かつては世界各国で、大地から食べ物を生み出す力は命を生む性である女性に備わっていると考えられていた。日本でも田植えは早乙女(さおとめ)と呼ばれる女性たちがする習わしだった。旧石器時代には女神信仰が存在し、13,000年前か5,000年前までの遺跡から発掘された神の像はみんな女神像だという。トルコで見つかった世界最古の都市チャタル・ヒュユクの遺跡(8,500年前)からは、大麦、アワ、女神像が出土しているが、この遺跡では、数千年に渡って争いが無かったことが判明している。エーゲ海のクレタ島では5,000年前から3,200年前まで女神文明が栄えていた。日本では青森県で、4,500年前から1,500年もの間定住し雑穀を栽培して平和に暮らしていた縄文時代の遺跡(三内丸山遺跡)が発見されている。多くの女性像(土偶)もともに発掘されている。
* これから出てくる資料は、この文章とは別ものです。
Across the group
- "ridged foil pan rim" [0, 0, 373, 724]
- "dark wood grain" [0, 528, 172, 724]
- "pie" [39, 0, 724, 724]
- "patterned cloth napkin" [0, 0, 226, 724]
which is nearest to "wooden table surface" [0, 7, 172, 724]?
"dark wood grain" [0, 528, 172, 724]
世界各地の先住民は、地球を母と感じ、母なる地球のエネルギーを分けてくれる聖なる食べ物として穀物を食べ、母なる地球の分身として女性を敬い暮らしてきた。
女は次代の生命を生み育てることと、地球のもたらす食べ物、特に地球のおっぱいである穀物を育てつなぐことの、2つの役割を担う生命体。そのために女には地球と交信してそこから知恵とエネルギーを受け取る受信機としての力が備わっていると思う。
雑穀は現代の女性にとって、なくしてしまった羽衣ではないかとこのごろ強く感じている。女が雑穀という羽衣をしっかりまとって天心で生きる天女に戻った時、やってくる未来に胸がふくらむ。